Required action:
Without altering anything, repeat each of the records.

**** Records

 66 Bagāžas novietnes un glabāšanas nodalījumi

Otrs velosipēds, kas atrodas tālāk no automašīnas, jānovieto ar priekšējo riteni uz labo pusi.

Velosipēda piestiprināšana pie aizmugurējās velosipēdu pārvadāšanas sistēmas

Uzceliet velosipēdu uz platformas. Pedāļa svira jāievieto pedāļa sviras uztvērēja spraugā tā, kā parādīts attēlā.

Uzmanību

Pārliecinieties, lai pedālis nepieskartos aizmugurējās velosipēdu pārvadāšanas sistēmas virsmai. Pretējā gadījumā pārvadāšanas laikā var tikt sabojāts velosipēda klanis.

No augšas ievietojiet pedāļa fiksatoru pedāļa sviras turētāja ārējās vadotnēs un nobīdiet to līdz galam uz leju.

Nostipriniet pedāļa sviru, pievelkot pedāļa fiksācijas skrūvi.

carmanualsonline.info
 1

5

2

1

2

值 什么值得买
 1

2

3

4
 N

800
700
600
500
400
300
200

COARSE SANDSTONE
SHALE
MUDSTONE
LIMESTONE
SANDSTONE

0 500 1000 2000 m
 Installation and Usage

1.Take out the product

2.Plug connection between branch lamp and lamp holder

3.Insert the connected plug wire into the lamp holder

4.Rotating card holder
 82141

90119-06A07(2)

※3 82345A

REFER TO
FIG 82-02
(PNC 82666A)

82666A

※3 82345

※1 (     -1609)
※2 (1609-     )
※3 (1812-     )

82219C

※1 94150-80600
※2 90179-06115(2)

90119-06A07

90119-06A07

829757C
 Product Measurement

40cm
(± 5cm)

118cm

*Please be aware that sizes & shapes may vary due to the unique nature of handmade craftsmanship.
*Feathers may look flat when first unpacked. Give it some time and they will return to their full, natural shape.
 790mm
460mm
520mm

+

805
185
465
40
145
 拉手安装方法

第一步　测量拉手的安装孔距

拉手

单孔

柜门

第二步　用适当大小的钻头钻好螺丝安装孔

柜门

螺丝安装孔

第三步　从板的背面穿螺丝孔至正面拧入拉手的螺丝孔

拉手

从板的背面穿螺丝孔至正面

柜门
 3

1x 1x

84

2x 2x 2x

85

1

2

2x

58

********

Solution to the problem:
 66 Bagāžas novietnes un glabāšanas nodalījumi

Otrs velosipēds, kas atrodas tālāk no automašīnas, jānovieto ar priekšējo riteni uz labo pusi.

Velosipēda piestiprināšana pie aizmugurējās velosipēdu pārvadāšanas sistēmas

Uzceliet velosipēdu uz platformas. Pedāļa svira jāievieto pedāļa sviras uztvērēja spraugā tā, kā parādīts attēlā.

Uzmanību

Pārliecinieties, lai pedālis nepieskartos aizmugurējās velosipēdu pārvadāšanas sistēmas virsmai. Pretējā gadījumā pārvadāšanas laikā var tikt sabojāts velosipēda klanis.

No augšas ievietojiet pedāļa fiksatoru pedāļa sviras turētāja ārējās vadotnēs un nobīdiet to līdz galam uz leju.

Nostipriniet pedāļa sviru, pievelkot pedāļa fiksācijas skrūvi.

carmanualsonline.info
 1

5

2

1

2

值 什么值得买
 1

2

3

4
 N

800
700
600
500
400
300
200

COARSE SANDSTONE
SHALE
MUDSTONE
LIMESTONE
SANDSTONE

0 500 1000 2000 m
 Installation and Usage

1.Take out the product

2.Plug connection between branch lamp and lamp holder

3.Insert the connected plug wire into the lamp holder

4.Rotating card holder
 82141

90119-06A07(2)

※3 82345A

REFER TO
FIG 82-02
(PNC 82666A)

82666A

※3 82345

※1 (     -1609)
※2 (1609-     )
※3 (1812-     )

82219C

※1 94150-80600
※2 90179-06115(2)

90119-06A07

90119-06A07

829757C
 Product Measurement

40cm
(± 5cm)

118cm

*Please be aware that sizes & shapes may vary due to the unique nature of handmade craftsmanship.
*Feathers may look flat when first unpacked. Give it some time and they will return to their full, natural shape.
 790mm
460mm
520mm

+

805
185
465
40
145
 拉手安装方法

第一步　测量拉手的安装孔距

拉手

单孔

柜门

第二步　用适当大小的钻头钻好螺丝安装孔

柜门

螺丝安装孔

第三步　从板的背面穿螺丝孔至正面拧入拉手的螺丝孔

拉手

从板的背面穿螺丝孔至正面

柜门
 3

1x 1x

84

2x 2x 2x

85

1

2

2x

58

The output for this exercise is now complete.